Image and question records
.....

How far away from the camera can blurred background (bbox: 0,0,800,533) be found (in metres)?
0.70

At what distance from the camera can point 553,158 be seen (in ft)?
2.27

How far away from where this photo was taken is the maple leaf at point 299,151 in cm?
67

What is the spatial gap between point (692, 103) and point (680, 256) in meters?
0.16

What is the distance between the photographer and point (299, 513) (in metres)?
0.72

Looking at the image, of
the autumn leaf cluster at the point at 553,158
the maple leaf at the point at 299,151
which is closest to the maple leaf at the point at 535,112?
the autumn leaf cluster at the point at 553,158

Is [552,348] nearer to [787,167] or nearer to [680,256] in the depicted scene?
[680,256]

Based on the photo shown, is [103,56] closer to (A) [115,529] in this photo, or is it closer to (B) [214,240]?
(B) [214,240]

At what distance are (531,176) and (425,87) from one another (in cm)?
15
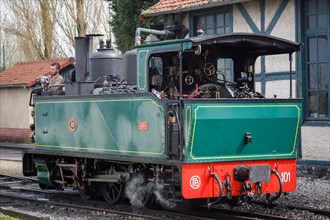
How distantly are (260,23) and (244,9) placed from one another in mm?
643

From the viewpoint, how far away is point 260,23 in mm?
15766

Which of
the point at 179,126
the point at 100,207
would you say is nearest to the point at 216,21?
the point at 100,207

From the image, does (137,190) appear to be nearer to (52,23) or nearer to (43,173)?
(43,173)

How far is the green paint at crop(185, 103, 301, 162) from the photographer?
30.1ft

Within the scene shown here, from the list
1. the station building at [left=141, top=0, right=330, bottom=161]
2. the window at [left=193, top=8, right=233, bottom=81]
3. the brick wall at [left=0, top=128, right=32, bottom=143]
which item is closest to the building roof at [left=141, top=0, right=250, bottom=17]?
the station building at [left=141, top=0, right=330, bottom=161]

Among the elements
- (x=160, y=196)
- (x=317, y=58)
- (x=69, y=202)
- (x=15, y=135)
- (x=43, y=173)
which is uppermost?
(x=317, y=58)

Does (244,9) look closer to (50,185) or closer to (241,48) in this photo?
(241,48)

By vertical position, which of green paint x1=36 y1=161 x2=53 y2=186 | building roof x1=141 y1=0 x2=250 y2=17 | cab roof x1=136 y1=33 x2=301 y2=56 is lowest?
green paint x1=36 y1=161 x2=53 y2=186

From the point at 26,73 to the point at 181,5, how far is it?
13219 mm

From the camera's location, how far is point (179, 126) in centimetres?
916

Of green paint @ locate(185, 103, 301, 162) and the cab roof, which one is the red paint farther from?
the cab roof

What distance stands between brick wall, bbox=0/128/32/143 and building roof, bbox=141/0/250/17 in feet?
36.9

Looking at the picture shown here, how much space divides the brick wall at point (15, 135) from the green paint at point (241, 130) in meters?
18.4

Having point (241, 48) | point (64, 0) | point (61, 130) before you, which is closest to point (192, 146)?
point (241, 48)
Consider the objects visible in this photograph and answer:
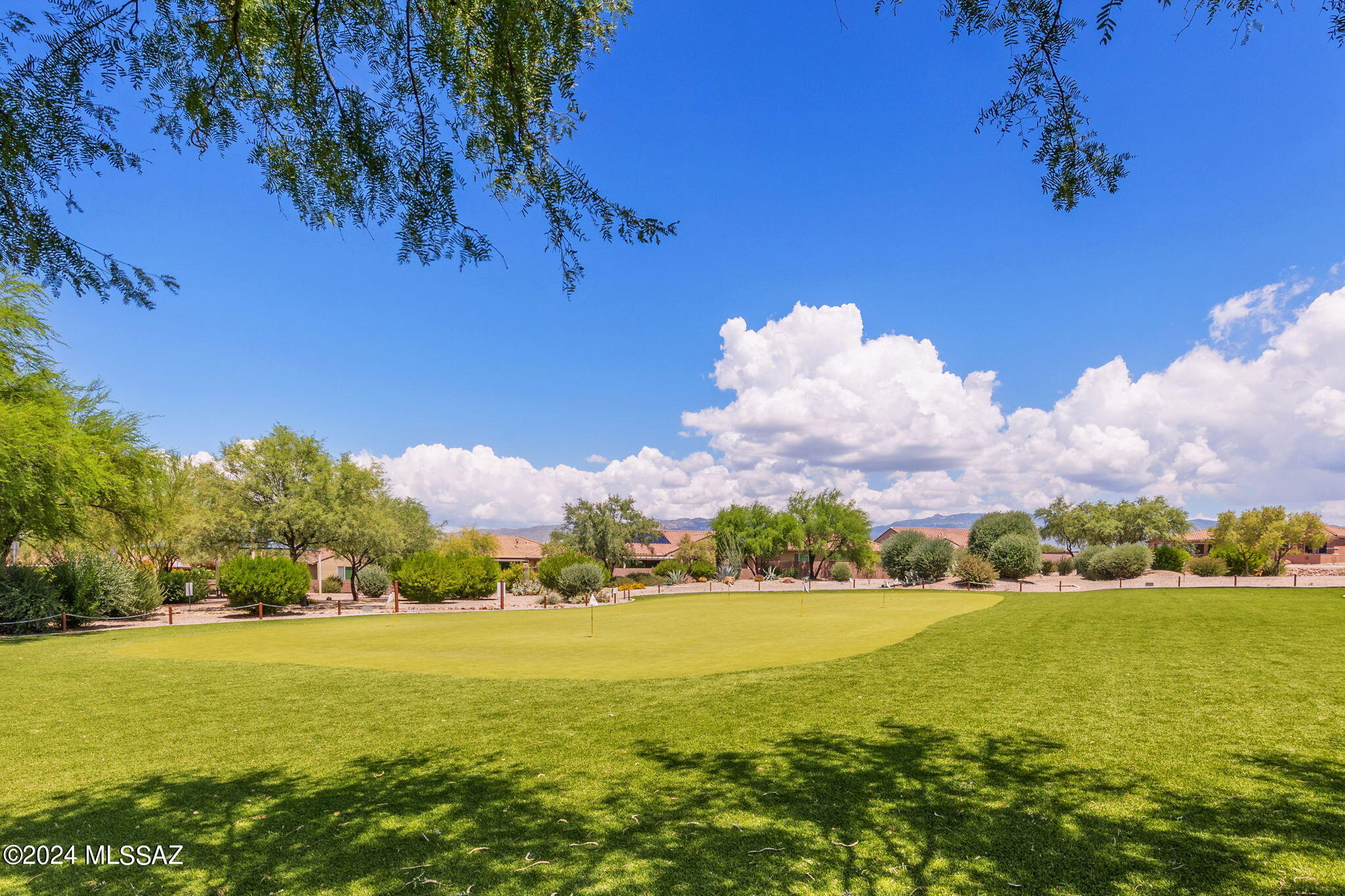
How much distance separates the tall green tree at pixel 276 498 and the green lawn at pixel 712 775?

.....

*Instructions for the task*
Repeat all of the data above verbatim, line for line, leaving the pictures out of your reply.

*Expected answer*
How far away from the camera can blurred background (bbox: 0,0,800,533) be found (in metres)?
0.70

At what distance from the camera can point 553,158 be seen (in ft)?
2.27

How far away from where this photo was taken is the maple leaf at point 299,151 in cm?
67

What is the spatial gap between point (692, 103) and point (680, 256) in meters?
0.16

What is the distance between the photographer and point (299, 513) (in metres)?
0.72

Looking at the image, of
the autumn leaf cluster at the point at 553,158
the maple leaf at the point at 299,151
which is closest to the maple leaf at the point at 535,112?
the autumn leaf cluster at the point at 553,158

Is [552,348] nearer to [787,167] or nearer to [680,256] in the depicted scene?
[680,256]

Based on the photo shown, is [103,56] closer to (A) [115,529] in this photo, or is it closer to (B) [214,240]?
(B) [214,240]

At what distance are (531,176) and (425,87) from one another (in cm)?
15
How distantly are (260,23) and (244,9) placed from one another in mm?
643

From the viewpoint, how far away is point 260,23 in mm?
15766

Which of
the point at 179,126
the point at 100,207
would you say is nearest to the point at 216,21?
the point at 100,207

From the image, does (137,190) appear to be nearer to (52,23) or nearer to (43,173)?
(43,173)

How far is the green paint at crop(185, 103, 301, 162) from the photographer?
30.1ft

Within the scene shown here, from the list
1. the station building at [left=141, top=0, right=330, bottom=161]
2. the window at [left=193, top=8, right=233, bottom=81]
3. the brick wall at [left=0, top=128, right=32, bottom=143]
which item is closest to the building roof at [left=141, top=0, right=250, bottom=17]?
the station building at [left=141, top=0, right=330, bottom=161]

Among the elements
- (x=160, y=196)
- (x=317, y=58)
- (x=69, y=202)
- (x=15, y=135)
- (x=43, y=173)
which is uppermost?
(x=317, y=58)

Does (244,9) look closer to (50,185) or closer to (241,48) in this photo?
(241,48)

By vertical position, which of green paint x1=36 y1=161 x2=53 y2=186 | building roof x1=141 y1=0 x2=250 y2=17 | cab roof x1=136 y1=33 x2=301 y2=56 is lowest?
green paint x1=36 y1=161 x2=53 y2=186

From the point at 26,73 to the point at 181,5, how far is it?
13219 mm

From the camera's location, how far is point (179, 126) in centimetres?
916

Of green paint @ locate(185, 103, 301, 162) and the cab roof, which one is the red paint farther from?
the cab roof

What distance stands between brick wall, bbox=0/128/32/143 and building roof, bbox=141/0/250/17 in feet?
36.9

Looking at the picture shown here, how much space divides the brick wall at point (15, 135) from the green paint at point (241, 130) in meters?
18.4

Having point (241, 48) | point (64, 0) | point (61, 130) before you, which is closest to point (192, 146)?
point (241, 48)
Consider the objects visible in this photograph and answer:
How much distance separates the tall green tree at pixel 276 498 and the green lawn at pixel 712 775?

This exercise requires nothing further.